Reading Time: 5 minutes
In today’s frantic business world, many professionals are focused on the wrong activities. While many chase aggressive marketing and hype, those who create enduring success master one crucial asset: trust. True leaders and entrepreneurs, whether in law, consulting, accounting, or coaching, focus on building trust with clients and teams.
When done well, marketing can earn you attention, but only trust earns you loyalty and transforms your clients into true advocates. Trust guarantees long-term relationships that culminate in long-term relationships and referrals. This foundational idea is the cornerstone of my book, Unlock the Trust Code.
How to build trust
Four Pillars form the foundation of any trust operating system:
1. Credibility: The perception clients have that you are both knowledgeable and ethical
2. Reliability: The consistency with which you deliver on your promises
3. Intimacy: The safety clients feel in being honest and vulnerable with you
4. Self-Orientation: Your ability to put your clients’ needs before your own
When you master these pillars, you create lasting, sustainable success for yourself and those you serve.

- **Problems to solve**
[1] In the passage on building client trust, how is reliability defined?
[2] Carry on the passage on building client trust, picking up right after its final sentence.

- **Record set**

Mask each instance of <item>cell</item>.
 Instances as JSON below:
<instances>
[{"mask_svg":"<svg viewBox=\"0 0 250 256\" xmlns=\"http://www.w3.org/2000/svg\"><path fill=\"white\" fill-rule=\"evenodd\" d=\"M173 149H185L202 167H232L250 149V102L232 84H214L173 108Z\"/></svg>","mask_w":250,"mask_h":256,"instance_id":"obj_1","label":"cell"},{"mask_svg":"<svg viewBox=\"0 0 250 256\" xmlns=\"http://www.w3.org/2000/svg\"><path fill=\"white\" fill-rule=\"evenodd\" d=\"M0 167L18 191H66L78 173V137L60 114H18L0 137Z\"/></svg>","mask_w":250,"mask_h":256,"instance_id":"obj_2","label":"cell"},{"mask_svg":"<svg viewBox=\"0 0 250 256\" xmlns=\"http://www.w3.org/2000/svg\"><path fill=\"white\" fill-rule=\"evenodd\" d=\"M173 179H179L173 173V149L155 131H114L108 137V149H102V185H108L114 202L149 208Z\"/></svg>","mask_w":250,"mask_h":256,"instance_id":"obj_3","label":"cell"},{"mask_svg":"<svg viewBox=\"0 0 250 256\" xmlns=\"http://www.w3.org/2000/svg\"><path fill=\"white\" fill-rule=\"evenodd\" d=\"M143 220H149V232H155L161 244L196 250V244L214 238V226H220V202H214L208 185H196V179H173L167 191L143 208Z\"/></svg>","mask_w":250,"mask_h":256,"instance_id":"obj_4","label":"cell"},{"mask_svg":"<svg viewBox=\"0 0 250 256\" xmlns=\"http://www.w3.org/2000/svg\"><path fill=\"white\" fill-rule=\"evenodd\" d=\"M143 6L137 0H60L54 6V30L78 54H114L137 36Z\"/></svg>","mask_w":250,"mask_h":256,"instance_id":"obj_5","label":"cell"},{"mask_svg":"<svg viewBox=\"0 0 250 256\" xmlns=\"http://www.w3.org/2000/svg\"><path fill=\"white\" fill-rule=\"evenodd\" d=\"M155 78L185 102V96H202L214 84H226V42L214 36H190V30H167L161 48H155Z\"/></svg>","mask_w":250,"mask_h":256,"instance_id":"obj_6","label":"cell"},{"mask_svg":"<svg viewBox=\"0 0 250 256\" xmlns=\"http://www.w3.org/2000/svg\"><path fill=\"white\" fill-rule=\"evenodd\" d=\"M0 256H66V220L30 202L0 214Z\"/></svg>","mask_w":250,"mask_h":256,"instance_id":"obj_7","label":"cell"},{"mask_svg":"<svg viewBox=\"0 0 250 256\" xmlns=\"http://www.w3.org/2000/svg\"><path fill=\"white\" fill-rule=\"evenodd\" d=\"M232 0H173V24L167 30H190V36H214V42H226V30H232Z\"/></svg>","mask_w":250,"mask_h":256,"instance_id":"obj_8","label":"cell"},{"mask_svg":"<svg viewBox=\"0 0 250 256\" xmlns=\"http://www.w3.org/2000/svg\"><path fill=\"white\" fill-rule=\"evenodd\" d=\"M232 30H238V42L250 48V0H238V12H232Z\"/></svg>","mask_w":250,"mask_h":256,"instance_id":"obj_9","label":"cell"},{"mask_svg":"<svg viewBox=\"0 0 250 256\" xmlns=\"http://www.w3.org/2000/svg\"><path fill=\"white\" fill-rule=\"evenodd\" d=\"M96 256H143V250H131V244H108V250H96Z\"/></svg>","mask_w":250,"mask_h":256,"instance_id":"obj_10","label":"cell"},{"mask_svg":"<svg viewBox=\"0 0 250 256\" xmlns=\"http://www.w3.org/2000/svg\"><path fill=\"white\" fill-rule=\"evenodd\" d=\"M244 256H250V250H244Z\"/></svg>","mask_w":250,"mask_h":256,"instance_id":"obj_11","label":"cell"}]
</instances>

- **Answers given**
[1] The consistency with which you deliver on your promises.

[2]
Credibility: Competence + Character builds trust
You don’t build credibility through clever branding or polished brochures. Unlike many of the AI-filtered portraits across the internet, all in the name of branding, credibility is built from the authentic alignment between your words, values, and actions.
Every prospective client silently asks, “Do you truly know your work and ethics? In other words, are you competent, and can I trust you to act ethically if I trust you with my issues? This is one question that a mere “Yes” or a show of educational or professional certificates cannot easily resolve.
Instead, to enhance your credibility, whether online or offline:
-
-
- Communicate clearly and with confidence
- Build thought leadership through articles, speaking, case studies, etc. Take a look at our insights on our website, LinkedIn, Medium, and Substack, for example.
- Stick to your principles — core values — but be aware that many people won’t like you, and that’s okay. You’re not called for many, only a few — your niche.
-
As a Lagos-based entrepreneur once told me, “We chose the firm that made us feel safe, not the one with the fanciest proposal.” Credibility is a mix of competency and character – a leadership trust in action.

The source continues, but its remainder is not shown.